* Given records *
*** Block opens ***
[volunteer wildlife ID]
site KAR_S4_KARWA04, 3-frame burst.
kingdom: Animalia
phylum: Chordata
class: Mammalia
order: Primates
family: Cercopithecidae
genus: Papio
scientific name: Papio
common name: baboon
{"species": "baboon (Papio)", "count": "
*** Block closes ***
* Task details *
Line by line, the data should be returned exactly as written.

* Exercise result *
[volunteer wildlife ID]
site KAR_S4_KARWA04, 3-frame burst.
kingdom: Animalia
phylum: Chordata
class: Mammalia
order: Primates
family: Cercopithecidae
genus: Papio
scientific name: Papio
common name: baboon
{"species": "baboon (Papio)", "count": "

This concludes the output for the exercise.